Poor little Annie :crossfing it will be the last visit to the vets


----------



## Laurie (Sep 20, 2009)

Poor Annie........hope she heals quickly and stays healthy for the summer!!!!


----------



## BeauShel (May 20, 2007)

Poor Annie. Hopefully this will be the last time and she will be ok. Good luck and give her a big kiss.


----------



## missmarstar (Jul 22, 2007)

Poor baby... hope this is the last of the vet trips for a while!


----------



## Nicole74 (May 30, 2009)

Annie is taking the cephalexion antibiotic very well. I give it to her and she swallows it nicely. Wow, I wish all the animals did this.lol

Her belly looks so much better today. The shot really put it in the healing gear.


----------



## C's Mom (Dec 7, 2009)

Healing thoughts going out to beautiful Annie.


----------



## Debles (Sep 6, 2007)

Hope she clears up fast!!! Poor girl!!!


----------



## BeauShel (May 20, 2007)

Hope the meds clear up the problem once and for all. I wonder if you were to put her on probiotics if it would help to build her immune system. Having infections back to back might have lowered it. The Natures Farmacy is what alot of people use here.


----------



## inge (Sep 20, 2009)

I am sorry that Annie is not well...Lots of hugs from CT, she is such a sweet girl!


----------



## Penny & Maggie's Mom (Oct 4, 2007)

Micro-tek shampoo...... will help immensely. www.eqyss.com


----------



## Nicole74 (May 30, 2009)

I do have some probiotics in my cabinet for my daughter when she was on antibiotics due to severe case of strep. My girl had strep for a month and it took a while to clear it! I didn't know I could give this to the dogs. I will try it. I sure all the stress from the humane society to here, then the multiple vet's trip stress Annie out.

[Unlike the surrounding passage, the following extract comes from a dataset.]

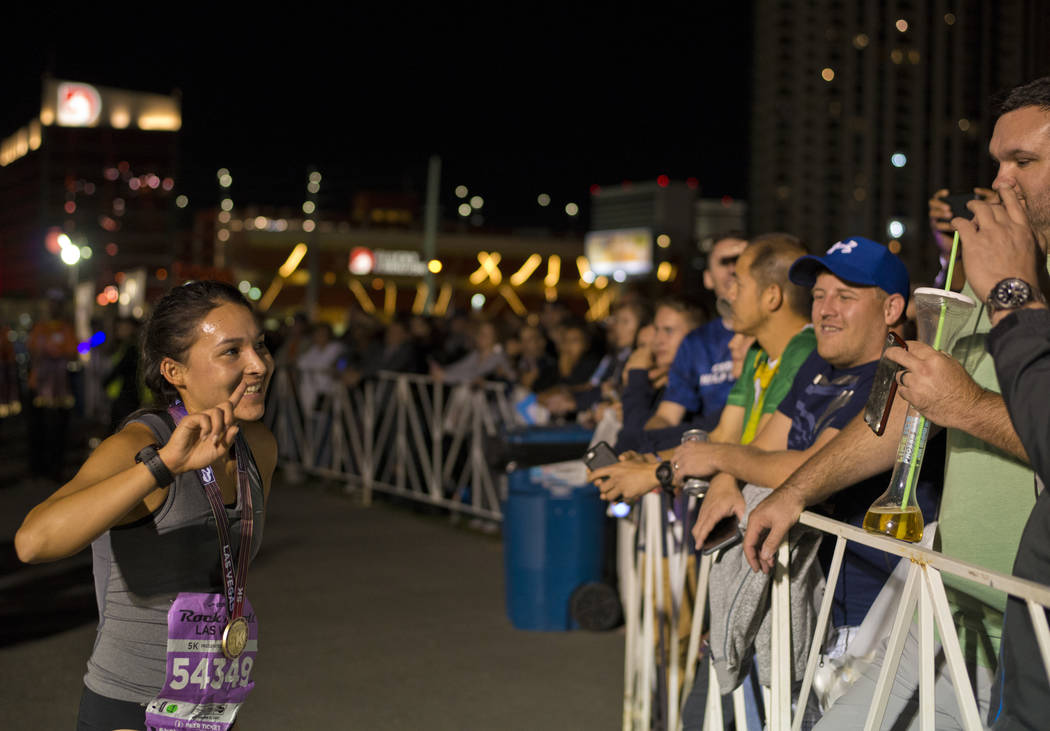 Nikki Regalado, the first female finisher, poses for a photo after the 5K portion of the Rock ԮՠRoll Las Vegas Marathon at the Las Vegas Festival Grounds on The Strip on Saturday, Nov. ...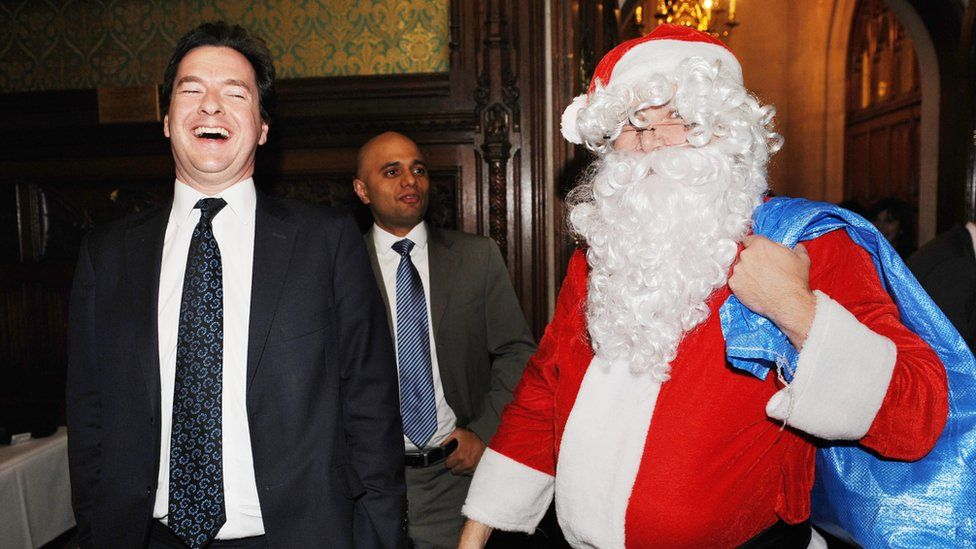 George Osborne with Ed Balls, who is dressed as Father Christmas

Thanks for the shampoo tip! I see in the add that you can use it on ourselves too! I like all natural products for myself as well!


----------



## Penny & Maggie's Mom (Oct 4, 2007)

Nicole74 said:


> I do have some probiotics in my cabinet for my daughter when she was on antibiotics due to severe case of strep. My girl had strep for a month and it took a while to clear it! I didn't know I could give this to the dogs. I will try it. I sure all the stress from the humane society to here, then the multiple vet's trip stress Annie out.
> 
> Thanks for the shampoo tip! I see in the add that you can use it on ourselves too! I like all natural products for myself as well!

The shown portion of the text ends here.